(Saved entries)
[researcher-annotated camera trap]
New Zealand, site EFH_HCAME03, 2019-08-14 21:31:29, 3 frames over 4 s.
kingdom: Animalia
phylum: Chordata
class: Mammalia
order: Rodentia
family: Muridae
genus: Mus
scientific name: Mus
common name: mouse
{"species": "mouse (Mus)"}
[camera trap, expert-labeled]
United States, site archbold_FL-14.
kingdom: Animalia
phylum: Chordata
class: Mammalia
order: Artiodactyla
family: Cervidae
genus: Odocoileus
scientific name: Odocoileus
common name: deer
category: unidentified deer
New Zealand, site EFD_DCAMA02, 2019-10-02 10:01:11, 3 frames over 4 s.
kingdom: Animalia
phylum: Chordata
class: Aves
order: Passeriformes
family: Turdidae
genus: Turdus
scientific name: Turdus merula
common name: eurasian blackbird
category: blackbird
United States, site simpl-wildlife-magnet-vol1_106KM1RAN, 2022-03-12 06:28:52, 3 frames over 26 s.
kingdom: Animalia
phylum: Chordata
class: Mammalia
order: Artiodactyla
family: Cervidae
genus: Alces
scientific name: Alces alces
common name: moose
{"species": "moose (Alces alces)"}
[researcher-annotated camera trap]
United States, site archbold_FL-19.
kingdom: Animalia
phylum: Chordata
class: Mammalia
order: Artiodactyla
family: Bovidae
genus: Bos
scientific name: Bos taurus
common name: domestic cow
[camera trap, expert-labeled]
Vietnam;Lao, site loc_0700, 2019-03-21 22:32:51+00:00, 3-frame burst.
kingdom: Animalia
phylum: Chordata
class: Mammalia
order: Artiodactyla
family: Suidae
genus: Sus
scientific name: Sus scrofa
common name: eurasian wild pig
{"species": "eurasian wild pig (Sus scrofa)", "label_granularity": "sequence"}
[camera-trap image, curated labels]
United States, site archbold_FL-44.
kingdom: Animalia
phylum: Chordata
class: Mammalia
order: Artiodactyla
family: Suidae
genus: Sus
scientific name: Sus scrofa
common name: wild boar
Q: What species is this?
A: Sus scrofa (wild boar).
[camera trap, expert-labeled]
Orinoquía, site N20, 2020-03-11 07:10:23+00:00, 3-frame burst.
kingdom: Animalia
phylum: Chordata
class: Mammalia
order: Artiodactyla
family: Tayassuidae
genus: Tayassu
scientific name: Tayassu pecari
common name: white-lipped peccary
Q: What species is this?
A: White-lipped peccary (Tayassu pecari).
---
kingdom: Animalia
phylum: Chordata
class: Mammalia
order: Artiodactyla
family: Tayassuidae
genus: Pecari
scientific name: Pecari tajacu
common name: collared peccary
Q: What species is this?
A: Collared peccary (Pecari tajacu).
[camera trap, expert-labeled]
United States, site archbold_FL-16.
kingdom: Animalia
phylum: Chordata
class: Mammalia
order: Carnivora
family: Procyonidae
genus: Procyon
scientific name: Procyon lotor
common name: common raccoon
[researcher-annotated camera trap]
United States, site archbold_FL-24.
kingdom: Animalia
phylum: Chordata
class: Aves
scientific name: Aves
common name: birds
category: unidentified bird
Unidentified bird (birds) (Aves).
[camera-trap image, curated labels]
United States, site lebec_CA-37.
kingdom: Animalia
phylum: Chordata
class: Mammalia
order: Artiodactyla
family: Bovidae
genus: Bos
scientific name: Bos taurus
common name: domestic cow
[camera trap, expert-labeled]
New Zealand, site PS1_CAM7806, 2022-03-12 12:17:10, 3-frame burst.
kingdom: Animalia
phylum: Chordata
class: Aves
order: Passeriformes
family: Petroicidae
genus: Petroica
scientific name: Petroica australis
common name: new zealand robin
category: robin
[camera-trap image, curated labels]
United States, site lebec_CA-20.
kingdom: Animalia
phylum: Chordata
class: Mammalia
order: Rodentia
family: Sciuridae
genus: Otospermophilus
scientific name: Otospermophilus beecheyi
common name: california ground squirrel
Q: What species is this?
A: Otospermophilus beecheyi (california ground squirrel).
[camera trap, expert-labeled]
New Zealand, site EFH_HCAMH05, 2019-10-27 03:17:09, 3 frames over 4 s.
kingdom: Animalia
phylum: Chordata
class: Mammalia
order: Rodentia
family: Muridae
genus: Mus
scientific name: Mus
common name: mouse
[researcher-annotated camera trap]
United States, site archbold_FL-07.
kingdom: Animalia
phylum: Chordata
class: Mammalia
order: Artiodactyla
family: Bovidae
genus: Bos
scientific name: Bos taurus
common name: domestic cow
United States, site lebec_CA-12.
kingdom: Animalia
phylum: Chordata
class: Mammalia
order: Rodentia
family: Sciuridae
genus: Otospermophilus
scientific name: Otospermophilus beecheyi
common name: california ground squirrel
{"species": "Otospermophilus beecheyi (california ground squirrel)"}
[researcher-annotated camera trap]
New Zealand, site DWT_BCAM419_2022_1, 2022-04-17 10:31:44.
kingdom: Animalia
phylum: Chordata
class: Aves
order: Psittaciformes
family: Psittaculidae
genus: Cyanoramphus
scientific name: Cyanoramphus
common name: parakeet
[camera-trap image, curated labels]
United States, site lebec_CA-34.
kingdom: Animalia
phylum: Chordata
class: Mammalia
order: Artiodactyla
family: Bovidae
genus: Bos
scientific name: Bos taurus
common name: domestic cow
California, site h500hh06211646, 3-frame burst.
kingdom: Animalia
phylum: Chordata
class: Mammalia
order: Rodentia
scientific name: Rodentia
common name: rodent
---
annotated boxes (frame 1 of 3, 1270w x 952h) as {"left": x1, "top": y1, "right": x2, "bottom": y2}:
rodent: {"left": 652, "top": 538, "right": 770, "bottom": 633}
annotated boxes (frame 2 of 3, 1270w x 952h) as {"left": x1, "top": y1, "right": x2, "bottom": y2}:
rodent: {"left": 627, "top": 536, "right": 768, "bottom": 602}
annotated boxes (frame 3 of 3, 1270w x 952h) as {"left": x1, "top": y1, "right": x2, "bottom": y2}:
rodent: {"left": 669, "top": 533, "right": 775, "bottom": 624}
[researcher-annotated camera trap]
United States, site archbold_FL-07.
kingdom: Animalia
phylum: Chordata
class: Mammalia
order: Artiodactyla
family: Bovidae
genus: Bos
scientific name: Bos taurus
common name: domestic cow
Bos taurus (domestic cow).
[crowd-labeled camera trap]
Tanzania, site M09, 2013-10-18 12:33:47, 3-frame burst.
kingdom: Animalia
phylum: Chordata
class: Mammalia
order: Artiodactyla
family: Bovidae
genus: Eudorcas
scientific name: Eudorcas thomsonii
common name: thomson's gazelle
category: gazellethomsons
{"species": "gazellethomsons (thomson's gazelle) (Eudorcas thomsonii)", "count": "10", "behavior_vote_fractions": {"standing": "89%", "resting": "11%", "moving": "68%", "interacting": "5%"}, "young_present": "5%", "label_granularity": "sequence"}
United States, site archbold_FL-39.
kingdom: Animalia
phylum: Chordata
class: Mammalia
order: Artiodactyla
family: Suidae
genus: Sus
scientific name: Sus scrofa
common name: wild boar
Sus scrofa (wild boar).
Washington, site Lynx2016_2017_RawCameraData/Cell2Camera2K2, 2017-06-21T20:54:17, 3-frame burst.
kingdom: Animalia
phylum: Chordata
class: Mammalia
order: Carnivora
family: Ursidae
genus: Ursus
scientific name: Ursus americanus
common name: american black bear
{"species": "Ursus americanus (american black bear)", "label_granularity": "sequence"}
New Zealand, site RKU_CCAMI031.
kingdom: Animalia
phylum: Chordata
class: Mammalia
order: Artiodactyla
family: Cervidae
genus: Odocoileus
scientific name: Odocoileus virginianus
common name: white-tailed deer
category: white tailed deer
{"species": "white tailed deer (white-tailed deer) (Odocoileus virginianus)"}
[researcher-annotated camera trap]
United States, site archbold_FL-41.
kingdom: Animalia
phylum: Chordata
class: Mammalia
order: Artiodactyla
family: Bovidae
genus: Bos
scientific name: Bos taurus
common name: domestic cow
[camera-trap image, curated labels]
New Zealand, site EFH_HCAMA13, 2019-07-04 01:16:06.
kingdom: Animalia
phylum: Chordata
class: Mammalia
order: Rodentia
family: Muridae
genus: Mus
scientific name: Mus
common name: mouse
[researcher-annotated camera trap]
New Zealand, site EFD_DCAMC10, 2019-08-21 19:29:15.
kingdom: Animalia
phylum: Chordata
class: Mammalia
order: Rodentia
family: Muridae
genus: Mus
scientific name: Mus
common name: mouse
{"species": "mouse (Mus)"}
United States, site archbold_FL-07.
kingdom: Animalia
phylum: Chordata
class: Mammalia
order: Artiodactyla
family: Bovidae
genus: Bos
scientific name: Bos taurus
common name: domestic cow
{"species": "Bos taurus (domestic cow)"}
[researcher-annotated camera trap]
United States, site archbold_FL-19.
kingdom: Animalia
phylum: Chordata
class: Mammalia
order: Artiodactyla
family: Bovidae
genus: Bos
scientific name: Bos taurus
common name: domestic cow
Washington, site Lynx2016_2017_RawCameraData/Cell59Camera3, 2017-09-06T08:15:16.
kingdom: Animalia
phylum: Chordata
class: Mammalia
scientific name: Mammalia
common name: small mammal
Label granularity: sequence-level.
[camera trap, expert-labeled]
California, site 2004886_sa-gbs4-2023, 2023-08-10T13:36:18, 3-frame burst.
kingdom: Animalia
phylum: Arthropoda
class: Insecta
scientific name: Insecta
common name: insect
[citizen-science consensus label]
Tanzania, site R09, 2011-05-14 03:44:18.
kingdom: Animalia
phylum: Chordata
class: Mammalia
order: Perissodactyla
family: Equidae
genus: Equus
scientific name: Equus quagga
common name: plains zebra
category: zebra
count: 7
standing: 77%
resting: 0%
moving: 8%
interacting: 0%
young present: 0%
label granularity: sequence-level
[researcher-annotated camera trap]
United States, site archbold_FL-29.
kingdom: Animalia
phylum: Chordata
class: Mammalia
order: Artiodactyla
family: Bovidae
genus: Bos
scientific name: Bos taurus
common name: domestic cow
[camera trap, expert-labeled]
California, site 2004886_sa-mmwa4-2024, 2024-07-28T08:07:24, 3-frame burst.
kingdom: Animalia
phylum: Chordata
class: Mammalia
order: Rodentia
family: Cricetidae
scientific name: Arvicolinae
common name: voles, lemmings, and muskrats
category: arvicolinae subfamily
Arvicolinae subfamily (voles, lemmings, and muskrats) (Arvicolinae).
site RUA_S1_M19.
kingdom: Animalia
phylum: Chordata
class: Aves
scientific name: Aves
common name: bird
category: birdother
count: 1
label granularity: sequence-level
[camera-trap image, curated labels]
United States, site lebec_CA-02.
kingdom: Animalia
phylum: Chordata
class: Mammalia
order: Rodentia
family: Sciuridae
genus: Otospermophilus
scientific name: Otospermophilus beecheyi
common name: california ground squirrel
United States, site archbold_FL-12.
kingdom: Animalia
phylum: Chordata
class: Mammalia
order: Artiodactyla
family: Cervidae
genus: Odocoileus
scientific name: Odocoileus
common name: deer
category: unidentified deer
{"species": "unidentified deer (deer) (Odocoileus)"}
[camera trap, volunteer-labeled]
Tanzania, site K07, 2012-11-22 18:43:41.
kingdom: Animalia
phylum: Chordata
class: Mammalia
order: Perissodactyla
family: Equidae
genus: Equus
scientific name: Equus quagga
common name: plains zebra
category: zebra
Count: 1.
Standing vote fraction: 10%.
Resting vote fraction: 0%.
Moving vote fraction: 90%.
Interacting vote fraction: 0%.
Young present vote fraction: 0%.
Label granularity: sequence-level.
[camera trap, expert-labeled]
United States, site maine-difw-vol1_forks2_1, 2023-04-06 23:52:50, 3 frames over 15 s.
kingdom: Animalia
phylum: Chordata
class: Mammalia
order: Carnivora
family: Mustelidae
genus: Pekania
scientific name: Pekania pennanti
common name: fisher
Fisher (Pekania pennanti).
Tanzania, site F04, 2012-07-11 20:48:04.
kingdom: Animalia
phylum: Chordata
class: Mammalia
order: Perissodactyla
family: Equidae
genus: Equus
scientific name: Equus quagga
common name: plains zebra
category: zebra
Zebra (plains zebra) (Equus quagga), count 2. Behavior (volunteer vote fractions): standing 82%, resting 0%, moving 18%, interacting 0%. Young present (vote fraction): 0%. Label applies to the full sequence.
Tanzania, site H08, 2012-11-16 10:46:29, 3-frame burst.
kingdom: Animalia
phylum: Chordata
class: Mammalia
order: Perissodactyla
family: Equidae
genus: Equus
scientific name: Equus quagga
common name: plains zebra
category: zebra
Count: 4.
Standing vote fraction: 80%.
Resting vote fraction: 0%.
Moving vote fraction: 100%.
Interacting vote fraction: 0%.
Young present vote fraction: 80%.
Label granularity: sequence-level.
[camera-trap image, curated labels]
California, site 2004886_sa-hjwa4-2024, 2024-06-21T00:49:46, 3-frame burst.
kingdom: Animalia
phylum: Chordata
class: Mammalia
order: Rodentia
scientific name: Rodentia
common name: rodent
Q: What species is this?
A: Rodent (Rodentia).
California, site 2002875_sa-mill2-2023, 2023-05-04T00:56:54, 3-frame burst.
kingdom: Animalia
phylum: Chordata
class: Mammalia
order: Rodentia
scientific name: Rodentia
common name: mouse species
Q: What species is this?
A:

▶ [PROBLEM TO SOLVE]
Up to and including the line that holds "common name: eurasian blackbird", reproduce the records above exactly from their first line, and give nothing else.

▶ [TASK ANSWER]
[researcher-annotated camera trap]
New Zealand, site EFH_HCAME03, 2019-08-14 21:31:29, 3 frames over 4 s.
kingdom: Animalia
phylum: Chordata
class: Mammalia
order: Rodentia
family: Muridae
genus: Mus
scientific name: Mus
common name: mouse
{"species": "mouse (Mus)"}
[camera trap, expert-labeled]
United States, site archbold_FL-14.
kingdom: Animalia
phylum: Chordata
class: Mammalia
order: Artiodactyla
family: Cervidae
genus: Odocoileus
scientific name: Odocoileus
common name: deer
category: unidentified deer
New Zealand, site EFD_DCAMA02, 2019-10-02 10:01:11, 3 frames over 4 s.
kingdom: Animalia
phylum: Chordata
class: Aves
order: Passeriformes
family: Turdidae
genus: Turdus
scientific name: Turdus merula
common name: eurasian blackbird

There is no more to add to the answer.